Old One-Eye was its undisputed patriarch. He was born the year the dam was built, and his father had died trying to protect a handful of wriggling babies against the avalanche of earth dumped into his nest by heedless workmen. Only one of the hundreds of babies lived to reach maturity, and he had watched the darters leave and the invading frogs and turtles move in. He had learned their ways and had, so far, outwitted them.
II
Old One-Eye swam out from behind the pile of sheltering stones and looked around for food or trouble. The frogs and the turtles had not yet stirred from their winter-long sleep — and it was just as well, for he was a ragged shadow of himself and in no mood for battle. Fungus and intermittently freezing weather had shredded his fins until they barely served to propel him. His scales were dull and tightly compressed. Hunger had tightened her belt about his belly until it was shrunken and concave; yet it felt enormous and very empty to Old One-Eye.

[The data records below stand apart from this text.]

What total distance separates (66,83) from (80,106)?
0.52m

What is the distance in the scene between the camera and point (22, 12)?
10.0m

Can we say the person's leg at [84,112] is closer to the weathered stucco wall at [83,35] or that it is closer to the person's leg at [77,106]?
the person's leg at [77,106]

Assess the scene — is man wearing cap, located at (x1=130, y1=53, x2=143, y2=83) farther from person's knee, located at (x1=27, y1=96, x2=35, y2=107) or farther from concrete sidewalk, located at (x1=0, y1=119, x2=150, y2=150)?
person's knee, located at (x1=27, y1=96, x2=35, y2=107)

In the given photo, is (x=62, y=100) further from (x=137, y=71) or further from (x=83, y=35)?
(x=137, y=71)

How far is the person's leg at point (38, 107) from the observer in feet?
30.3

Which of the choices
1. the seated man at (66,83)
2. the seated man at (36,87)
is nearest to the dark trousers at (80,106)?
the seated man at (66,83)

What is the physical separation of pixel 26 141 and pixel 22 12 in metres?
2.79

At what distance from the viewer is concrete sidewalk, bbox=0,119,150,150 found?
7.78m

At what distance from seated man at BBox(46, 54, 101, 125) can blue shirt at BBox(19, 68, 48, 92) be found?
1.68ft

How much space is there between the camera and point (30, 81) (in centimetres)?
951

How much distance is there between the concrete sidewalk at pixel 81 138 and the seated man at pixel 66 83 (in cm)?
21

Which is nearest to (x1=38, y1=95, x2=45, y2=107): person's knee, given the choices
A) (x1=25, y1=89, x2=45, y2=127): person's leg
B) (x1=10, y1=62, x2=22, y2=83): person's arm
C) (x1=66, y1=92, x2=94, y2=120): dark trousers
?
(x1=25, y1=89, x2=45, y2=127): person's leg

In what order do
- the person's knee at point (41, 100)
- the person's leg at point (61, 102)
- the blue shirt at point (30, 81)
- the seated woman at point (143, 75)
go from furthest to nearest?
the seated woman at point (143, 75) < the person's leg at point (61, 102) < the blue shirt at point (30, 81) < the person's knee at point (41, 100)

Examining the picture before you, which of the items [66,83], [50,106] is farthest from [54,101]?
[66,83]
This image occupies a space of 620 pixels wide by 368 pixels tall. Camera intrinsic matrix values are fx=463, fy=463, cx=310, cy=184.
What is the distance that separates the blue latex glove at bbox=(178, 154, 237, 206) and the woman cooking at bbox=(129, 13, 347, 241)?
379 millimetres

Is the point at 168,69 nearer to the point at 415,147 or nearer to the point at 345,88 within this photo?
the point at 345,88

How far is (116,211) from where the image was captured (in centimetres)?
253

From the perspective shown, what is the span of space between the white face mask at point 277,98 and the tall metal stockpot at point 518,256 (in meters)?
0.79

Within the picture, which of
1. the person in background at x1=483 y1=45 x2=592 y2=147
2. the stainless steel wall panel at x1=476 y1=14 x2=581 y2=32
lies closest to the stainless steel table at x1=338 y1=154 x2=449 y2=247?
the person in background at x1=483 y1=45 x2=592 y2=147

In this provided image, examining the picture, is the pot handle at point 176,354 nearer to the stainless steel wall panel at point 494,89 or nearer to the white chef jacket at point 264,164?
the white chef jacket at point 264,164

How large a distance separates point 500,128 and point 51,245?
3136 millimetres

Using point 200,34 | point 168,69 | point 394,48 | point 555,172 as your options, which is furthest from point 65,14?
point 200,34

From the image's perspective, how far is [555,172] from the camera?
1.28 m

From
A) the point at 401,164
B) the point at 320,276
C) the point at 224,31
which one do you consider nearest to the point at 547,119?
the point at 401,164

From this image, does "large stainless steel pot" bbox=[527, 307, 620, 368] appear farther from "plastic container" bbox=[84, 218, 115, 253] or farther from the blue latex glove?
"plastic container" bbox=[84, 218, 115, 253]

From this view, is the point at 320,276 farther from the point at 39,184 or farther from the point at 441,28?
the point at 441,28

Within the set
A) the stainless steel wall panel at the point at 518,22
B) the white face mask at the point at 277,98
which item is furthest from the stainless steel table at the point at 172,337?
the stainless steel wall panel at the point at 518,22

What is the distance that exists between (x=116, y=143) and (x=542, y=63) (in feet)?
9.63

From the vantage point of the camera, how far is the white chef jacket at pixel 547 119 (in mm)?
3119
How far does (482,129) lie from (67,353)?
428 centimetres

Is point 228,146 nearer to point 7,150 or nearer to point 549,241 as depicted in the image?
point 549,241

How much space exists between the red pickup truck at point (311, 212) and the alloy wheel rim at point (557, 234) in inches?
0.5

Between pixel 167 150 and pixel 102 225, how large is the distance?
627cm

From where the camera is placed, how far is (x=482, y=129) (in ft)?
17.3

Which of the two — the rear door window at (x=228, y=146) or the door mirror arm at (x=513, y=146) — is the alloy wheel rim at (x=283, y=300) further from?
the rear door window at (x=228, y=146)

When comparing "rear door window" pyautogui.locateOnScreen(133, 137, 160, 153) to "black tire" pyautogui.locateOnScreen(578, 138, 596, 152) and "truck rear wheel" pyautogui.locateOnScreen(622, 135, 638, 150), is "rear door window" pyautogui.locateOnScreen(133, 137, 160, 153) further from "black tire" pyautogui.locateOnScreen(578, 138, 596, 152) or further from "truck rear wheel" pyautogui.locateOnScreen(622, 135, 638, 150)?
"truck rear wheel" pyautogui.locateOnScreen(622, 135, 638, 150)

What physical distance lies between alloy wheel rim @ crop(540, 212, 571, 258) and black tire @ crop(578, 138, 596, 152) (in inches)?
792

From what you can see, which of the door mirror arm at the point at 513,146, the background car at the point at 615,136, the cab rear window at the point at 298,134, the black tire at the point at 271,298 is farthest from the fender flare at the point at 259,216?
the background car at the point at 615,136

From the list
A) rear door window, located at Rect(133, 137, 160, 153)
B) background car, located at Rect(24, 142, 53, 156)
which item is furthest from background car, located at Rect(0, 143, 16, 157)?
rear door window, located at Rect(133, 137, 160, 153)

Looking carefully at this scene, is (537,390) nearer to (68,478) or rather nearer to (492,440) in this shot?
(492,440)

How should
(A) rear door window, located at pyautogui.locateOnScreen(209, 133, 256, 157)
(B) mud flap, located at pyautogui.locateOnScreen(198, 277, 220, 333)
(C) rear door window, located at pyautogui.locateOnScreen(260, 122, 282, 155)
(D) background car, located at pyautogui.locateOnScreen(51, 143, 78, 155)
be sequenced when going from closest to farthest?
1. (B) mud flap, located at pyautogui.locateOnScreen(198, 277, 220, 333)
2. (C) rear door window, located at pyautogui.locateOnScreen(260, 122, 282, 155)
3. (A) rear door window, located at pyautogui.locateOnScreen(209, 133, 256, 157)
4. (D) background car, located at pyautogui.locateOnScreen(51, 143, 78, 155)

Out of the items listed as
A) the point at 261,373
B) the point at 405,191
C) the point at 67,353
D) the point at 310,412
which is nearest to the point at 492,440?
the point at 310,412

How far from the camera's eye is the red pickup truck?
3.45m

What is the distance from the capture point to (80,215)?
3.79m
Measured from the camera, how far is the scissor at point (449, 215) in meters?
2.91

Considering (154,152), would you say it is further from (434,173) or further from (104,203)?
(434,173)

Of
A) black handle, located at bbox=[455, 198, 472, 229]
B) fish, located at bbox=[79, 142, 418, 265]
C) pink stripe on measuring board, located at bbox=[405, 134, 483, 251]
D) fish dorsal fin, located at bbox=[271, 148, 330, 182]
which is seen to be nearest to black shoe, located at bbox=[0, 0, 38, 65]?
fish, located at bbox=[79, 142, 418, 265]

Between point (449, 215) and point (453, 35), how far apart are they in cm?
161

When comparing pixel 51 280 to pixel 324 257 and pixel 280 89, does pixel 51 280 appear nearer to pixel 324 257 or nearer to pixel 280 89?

Slowly, warily, he slunk down to the Daphnia hole. Not a water flea in sight, but a school of gaunt little dace hovered anxiously at the edge of deep water. Without producing the slightest current, Old One-Eye crept up on them, his dorsal fin down, the ventrals drawn tight to his empty belly; then, with a mighty heave of his frayed tail, he lunged. The startled little dace scampered in every direction and Old One-Eye was left — fins spread and quivering with rage — empty-mouthed.
Can’t even catch a miserable, stupid little dace, he thought. I’m not as strong as I used to be.

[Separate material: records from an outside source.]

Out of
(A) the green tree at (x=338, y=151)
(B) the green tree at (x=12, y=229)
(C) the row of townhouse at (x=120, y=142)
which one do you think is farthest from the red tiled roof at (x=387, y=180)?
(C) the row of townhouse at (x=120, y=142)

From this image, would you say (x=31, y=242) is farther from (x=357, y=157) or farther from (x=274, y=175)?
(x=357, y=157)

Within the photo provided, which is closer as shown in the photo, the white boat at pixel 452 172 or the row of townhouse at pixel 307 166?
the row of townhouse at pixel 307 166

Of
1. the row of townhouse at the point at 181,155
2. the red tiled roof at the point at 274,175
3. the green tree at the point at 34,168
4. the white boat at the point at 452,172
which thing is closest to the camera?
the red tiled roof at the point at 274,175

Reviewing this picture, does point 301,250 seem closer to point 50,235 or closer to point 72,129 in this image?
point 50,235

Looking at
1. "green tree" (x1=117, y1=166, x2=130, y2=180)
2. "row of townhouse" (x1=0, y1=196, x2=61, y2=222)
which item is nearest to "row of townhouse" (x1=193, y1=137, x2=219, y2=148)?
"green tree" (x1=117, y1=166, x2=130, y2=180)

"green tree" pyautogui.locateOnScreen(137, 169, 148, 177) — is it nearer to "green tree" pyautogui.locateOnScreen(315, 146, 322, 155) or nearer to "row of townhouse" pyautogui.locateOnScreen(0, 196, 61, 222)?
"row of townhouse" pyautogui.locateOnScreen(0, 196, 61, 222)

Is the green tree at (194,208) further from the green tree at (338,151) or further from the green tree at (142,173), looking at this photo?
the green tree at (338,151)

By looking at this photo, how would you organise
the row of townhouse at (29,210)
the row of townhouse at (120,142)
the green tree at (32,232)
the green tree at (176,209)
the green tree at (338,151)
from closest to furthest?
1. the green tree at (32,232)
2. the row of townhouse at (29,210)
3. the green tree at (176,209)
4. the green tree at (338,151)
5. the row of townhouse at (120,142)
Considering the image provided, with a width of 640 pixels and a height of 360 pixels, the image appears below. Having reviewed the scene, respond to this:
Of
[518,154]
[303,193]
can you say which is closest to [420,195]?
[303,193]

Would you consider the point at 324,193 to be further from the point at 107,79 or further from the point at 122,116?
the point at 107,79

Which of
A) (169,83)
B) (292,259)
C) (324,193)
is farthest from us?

He considered the advisability of digging in the mud for pond snails, or baby mussels; but, of all things in the world, Old One-Eye most hated to grub in the mud for his food. It was beneath his dignity as the oldest resident of the water hazard. Besides, he was a mighty hunter who won his food by stealth and skill and the power of his great jaws.
There were no protecting rocks near the Daphnia hole, and the summer crop of Anacharis had not yet begun to sprout; so, remembering that there might be an early turtle about, he turned and swam toward the mouth of the creek.

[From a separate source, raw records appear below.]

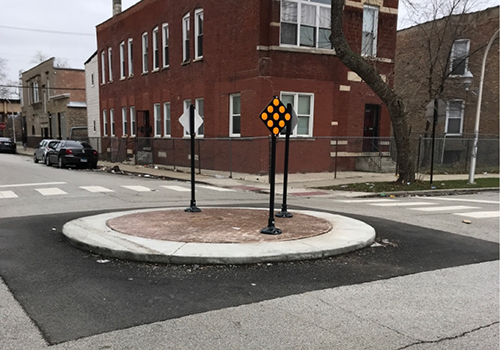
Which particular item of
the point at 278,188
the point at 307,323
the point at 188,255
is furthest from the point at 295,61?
the point at 307,323

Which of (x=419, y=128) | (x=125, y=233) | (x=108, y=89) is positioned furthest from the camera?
(x=108, y=89)

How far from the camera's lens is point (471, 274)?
544 cm

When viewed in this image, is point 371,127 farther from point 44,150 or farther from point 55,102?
point 55,102

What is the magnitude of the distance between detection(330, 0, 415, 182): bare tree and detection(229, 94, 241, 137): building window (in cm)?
637

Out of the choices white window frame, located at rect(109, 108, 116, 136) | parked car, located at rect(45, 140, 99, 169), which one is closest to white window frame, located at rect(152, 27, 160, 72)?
parked car, located at rect(45, 140, 99, 169)

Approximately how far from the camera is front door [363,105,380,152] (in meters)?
20.9

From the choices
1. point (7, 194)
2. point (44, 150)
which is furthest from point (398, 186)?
point (44, 150)

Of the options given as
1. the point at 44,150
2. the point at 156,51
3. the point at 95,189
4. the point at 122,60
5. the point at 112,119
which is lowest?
the point at 95,189

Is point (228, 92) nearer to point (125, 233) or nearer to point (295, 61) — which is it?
point (295, 61)

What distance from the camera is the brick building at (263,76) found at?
18.0 meters

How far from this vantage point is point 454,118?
86.7ft

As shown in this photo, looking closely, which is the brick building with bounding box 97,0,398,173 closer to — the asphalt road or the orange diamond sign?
the orange diamond sign

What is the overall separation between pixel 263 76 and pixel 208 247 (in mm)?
13177

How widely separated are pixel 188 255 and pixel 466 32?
2540 cm
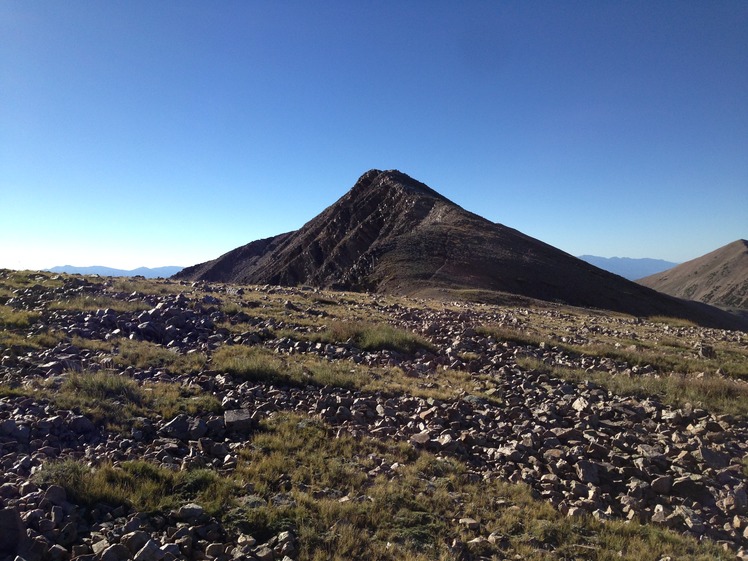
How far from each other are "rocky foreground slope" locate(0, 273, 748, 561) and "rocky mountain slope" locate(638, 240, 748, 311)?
13329 cm

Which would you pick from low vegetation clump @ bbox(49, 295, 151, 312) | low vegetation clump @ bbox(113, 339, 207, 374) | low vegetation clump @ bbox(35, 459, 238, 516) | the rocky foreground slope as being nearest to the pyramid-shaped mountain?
low vegetation clump @ bbox(49, 295, 151, 312)

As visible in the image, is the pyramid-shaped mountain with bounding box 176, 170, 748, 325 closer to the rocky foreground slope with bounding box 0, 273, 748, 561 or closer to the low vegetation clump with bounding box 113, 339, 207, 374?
the rocky foreground slope with bounding box 0, 273, 748, 561

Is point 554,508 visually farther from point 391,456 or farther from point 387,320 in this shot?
point 387,320

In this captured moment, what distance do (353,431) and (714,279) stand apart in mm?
172438

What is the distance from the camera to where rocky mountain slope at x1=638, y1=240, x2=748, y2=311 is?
127812mm

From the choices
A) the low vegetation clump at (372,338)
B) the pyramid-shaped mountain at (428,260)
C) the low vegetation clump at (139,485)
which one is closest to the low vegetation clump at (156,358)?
the low vegetation clump at (372,338)

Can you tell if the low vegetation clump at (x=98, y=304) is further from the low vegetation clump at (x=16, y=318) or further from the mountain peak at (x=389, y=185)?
the mountain peak at (x=389, y=185)

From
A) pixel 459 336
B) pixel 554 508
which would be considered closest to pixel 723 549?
pixel 554 508

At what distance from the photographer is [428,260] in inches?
1906

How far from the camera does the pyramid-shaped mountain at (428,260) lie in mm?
45625

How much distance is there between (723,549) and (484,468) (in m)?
2.70

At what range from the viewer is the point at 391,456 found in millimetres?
6684

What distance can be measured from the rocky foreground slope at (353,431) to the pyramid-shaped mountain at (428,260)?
80.8ft

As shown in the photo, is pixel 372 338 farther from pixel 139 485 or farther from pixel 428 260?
pixel 428 260
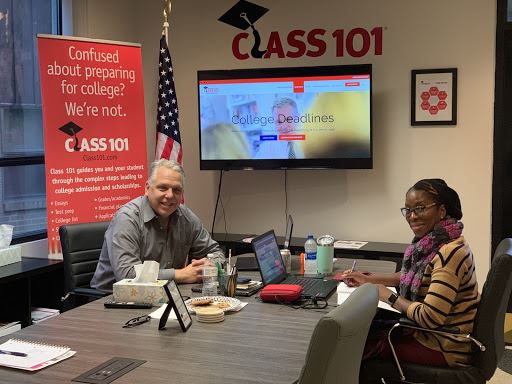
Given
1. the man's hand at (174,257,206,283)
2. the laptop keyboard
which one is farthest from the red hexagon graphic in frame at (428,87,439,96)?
Answer: the man's hand at (174,257,206,283)

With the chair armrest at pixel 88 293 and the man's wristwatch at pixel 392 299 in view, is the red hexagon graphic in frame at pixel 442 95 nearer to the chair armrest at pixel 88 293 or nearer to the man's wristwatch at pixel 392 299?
the man's wristwatch at pixel 392 299

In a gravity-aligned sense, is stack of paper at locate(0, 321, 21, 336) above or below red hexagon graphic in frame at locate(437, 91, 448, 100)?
below

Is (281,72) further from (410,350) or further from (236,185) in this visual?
(410,350)

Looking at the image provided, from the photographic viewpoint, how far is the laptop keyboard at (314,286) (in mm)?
2640

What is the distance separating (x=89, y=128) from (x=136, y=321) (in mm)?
2423

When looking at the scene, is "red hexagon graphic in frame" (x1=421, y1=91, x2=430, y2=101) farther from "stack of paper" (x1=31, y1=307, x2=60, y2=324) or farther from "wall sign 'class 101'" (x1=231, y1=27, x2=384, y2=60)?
"stack of paper" (x1=31, y1=307, x2=60, y2=324)

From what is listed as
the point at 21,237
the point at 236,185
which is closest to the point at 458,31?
the point at 236,185

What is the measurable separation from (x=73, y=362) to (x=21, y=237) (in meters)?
3.00

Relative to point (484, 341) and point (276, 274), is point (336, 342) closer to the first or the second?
point (484, 341)

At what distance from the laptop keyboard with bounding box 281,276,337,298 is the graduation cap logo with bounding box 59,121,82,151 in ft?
6.77

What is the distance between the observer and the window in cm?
453

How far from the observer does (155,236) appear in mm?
3133

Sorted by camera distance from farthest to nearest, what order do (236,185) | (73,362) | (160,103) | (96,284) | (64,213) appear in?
(236,185) < (160,103) < (64,213) < (96,284) < (73,362)

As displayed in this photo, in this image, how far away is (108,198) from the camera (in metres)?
4.53
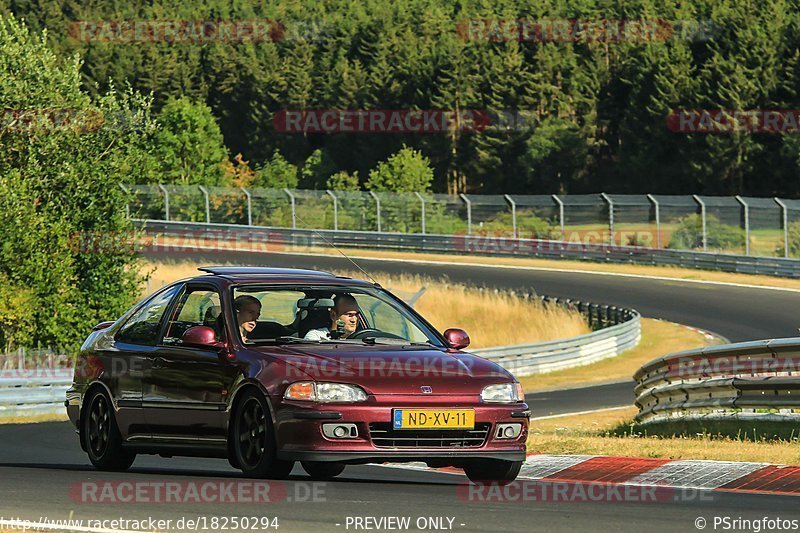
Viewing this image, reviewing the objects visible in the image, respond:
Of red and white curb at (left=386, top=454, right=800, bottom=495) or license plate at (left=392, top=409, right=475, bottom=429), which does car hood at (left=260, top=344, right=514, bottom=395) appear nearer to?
license plate at (left=392, top=409, right=475, bottom=429)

A few yards up the lake, he saw a dead fish. It was last year’s wife, bloated and obscene. Old One-Eye moved over slowly, conscious of the fact that he was the tiger of the water hazard and no carrion-eating jackal. But he was n’t above eating the jackals if any of them appeared. Sure enough, three large pond snails were crawling with gluttonous deliberation over the empty eye sockets of last year’s wife. Snap, he grabbed the first snail and crunched it between the powerful teeth in his palate and his hard tongue. He spat out the shell in a fine spray of tiny particles and ate the next snail — and the next.
He felt better. Getting old, what nonsense that was! He was the biggest, strongest fish in the water hazard.
Battered, but debonair, Old OneEye swaggered up the shore in search of more food and, if the gods of little fishes willed, adventure.
III
As the days lengthened and all the inhabitants of the water hazard woke from their long winter’s nap, there was food for everybody and everybody was potential food. The snails ate discarded bits of dead fish and the minute algæ plants that grew on water weeds. The fishes ate snails and bugs and other fishes. The turtles and the frogs ate anybody. A belted kingfisher and his wife set up housekeeping in the side of the dam and began their tireless, vigilant watch. Minnows and frogs disappeared by the hundred, and Old OneEye had several narrow escapes. The kingfishers were solitary, morose birds who sat silent, unmoving for many minutes, until the inhabitants of the water hazard forgot them; then, a graceful, swooping dive — and a minnow, or a newt, or a frog was gone.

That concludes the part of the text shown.